Nutritional assessment and optimization US Medical PG Question 10: Three days after being admitted to the hospital because of a fall from the roof of a two-story building, a 27-year-old man is being monitored in the intensive care unit. On arrival, the patient was somnolent and not oriented to person, place, or time. A CT scan of the head showed an epidural hemorrhage that was 45 cm3 in size and a midline shift of 7 mm. Emergency surgery was performed with craniotomy and hematoma evacuation on the day of admission. Perioperatively, a bleeding vessel was identified and ligated. Postoperatively, the patient was transferred to the intensive care unit and placed on a ventilator. His temperature is 37°C (98.6°F), pulse is 67/min, and blood pressure is 117/78 mm Hg. The ventilator is set at a FiO2 of 55%, tidal volume of 520 mL, and positive end-expiratory pressure of 5.0 cm H2O. In addition to intravenous administration of fluids, which of the following is the most appropriate next step in managing this patient's nutrition?
- A. Enteral feeding via nasogastric tube (Correct Answer)
- B. Oral feeding
- C. Keep patient NPO
- D. Total parenteral nutrition
- E. Enteral feeding using a percutaneous endoscopic gastrostomy (PEG) tube
Nutritional assessment and optimization Explanation: ***Enteral feeding via nasogastric tube***
- This patient has been **somnolent** and on a ventilator for 3 days after a significant head injury, indicating a prolonged period without oral intake and an inability to protect his airway for oral feeding. **Early enteral nutrition** via a nasogastric tube is preferred in critically ill patients, especially those with head injuries, as it helps maintain gut integrity and reduces complications compared to parenteral nutrition.
- The patient's **hemodynamic stability** (blood pressure and pulse are within a reasonable range for a ventilated patient) suggests he can tolerate enteral feeding, and there are no signs of gut ischemia or ileus that would contraindicate it.
*Enteral feeding using a percutaneous endoscopic gastrostomy (PEG) tube*
- While a PEG tube provides enteral nutrition, it is typically reserved for patients requiring **long-term enteral support** (usually more than 4-6 weeks) or those who cannot tolerate a nasogastric tube.

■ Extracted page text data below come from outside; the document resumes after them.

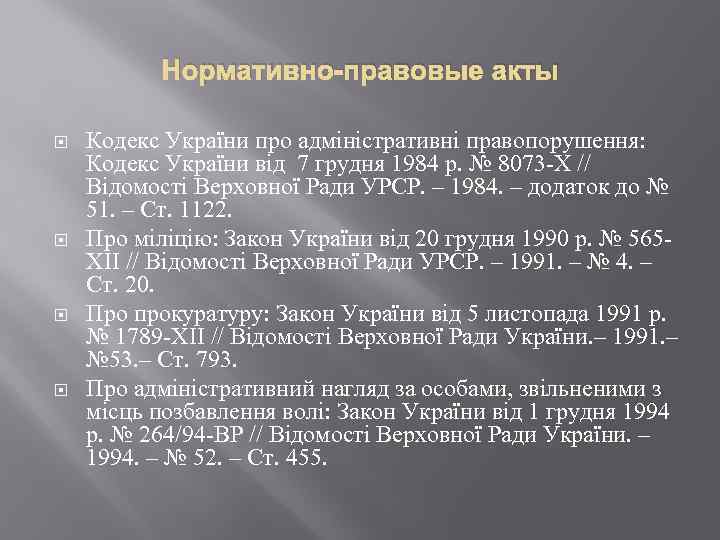 Нормативно-правовые акты

Кодекс України про адміністративні правопорушення: Кодекс України від 7 грудня 1984 р. № 8073-Х // Відомості Верховної Ради УРСР. – 1984. – додаток до № 51. – Ст. 1122.

Про міліцію: Закон України від 20 грудня 1990 р. № 565-ХІІ // Відомості Верховної Ради УРСР. – 1991. – № 4. – Ст. 20.

Про прокуратуру: Закон України від 5 листопада 1991 р. № 1789-ХІІ // Відомості Верховної Ради України.– 1991.– №53.– Ст. 793.

Про адміністративний нагляд за особами, звільненими з місць позбавлення волі: Закон України від 1 грудня 1994 р. № 264/94-ВР // Відомості Верховної Ради України. – 1994. – № 52. – Ст. 455.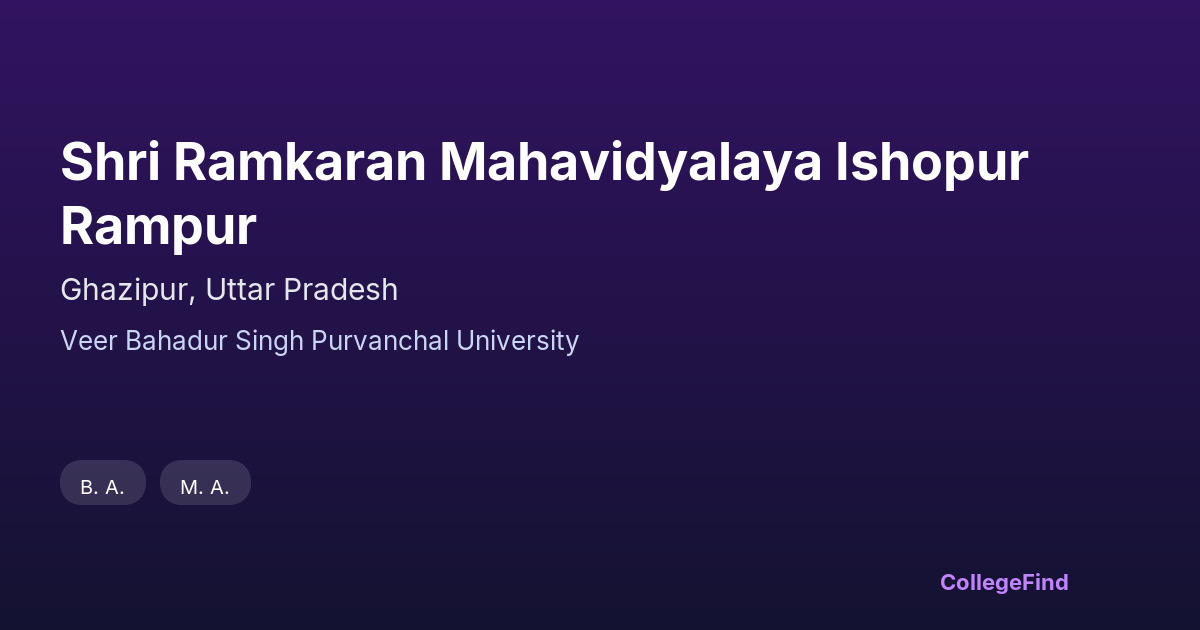 Shri Ramkaran Mahavidyalaya Ishopur Rampur

Ghazipur, Uttar Pradesh

Veer Bahadur Singh Purvanchal University

B. A.

M. A.

CollegeFind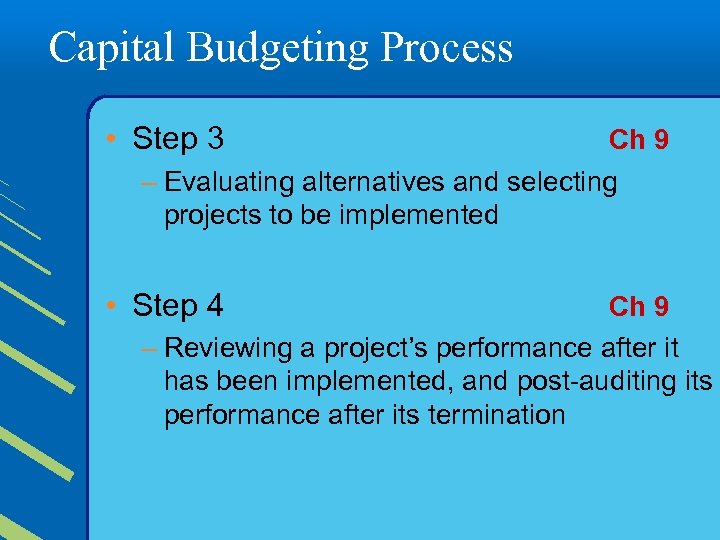 Capital Budgeting Process

• Step 3 Ch 9

– Evaluating alternatives and selecting projects to be implemented

• Step 4 Ch 9

– Reviewing a project's performance after it has been implemented, and post-auditing its performance after its termination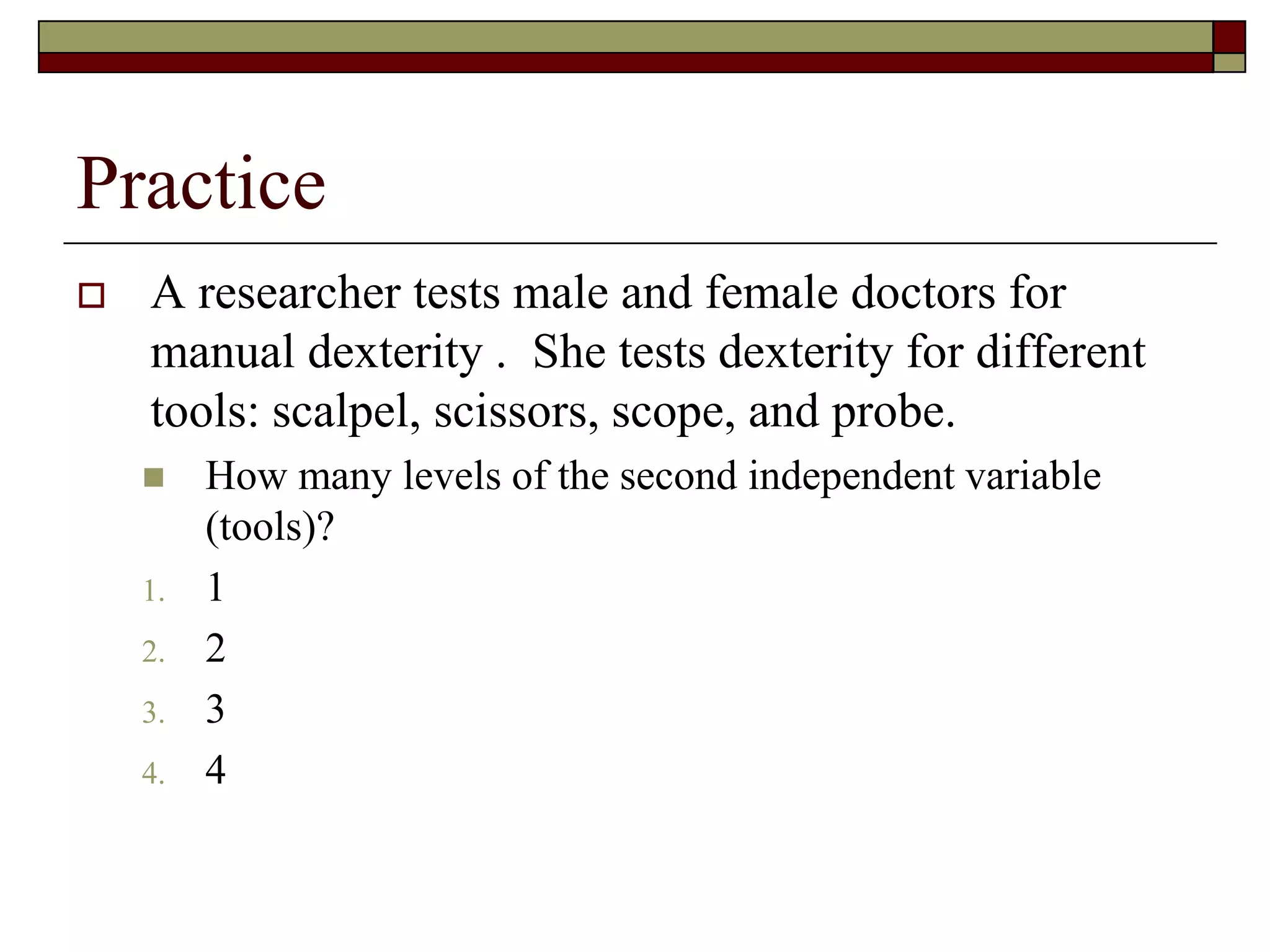 Practice

A researcher tests male and female doctors for manual dexterity .  She tests dexterity for different tools: scalpel, scissors, scope, and probe.

How many levels of the second independent variable (tools)?

1. 1
2. 2
3. 3
4. 4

- Given that it has only been 3 days post-injury, a **less invasive method** like a nasogastric tube is initially preferred.
*Oral feeding*
- The patient is described as **somnolent** and on a ventilator, meaning he is not awake enough or able to protect his airway to safely receive oral feeding.
- Attempting oral feeding in this state carries a high risk of **aspiration pneumonia**.
*Keep patient NPO*
- Keeping the patient NPO (nil per os) for an extended period in critical illness is associated with several negative outcomes, including **gut mucosal atrophy, increased infection risk**, and poorer clinical outcomes.
- After 3 days, initiating nutritional support is crucial to prevent these complications.
*Total parenteral nutrition*
- **Total parenteral nutrition (TPN)** is generally considered a last resort when the gastrointestinal tract is non-functional or enteral feeding is contraindicated.
- TPN is associated with a **higher risk of complications**, such as central line infections, liver dysfunction, and metabolic disturbances, compared to enteral feeding.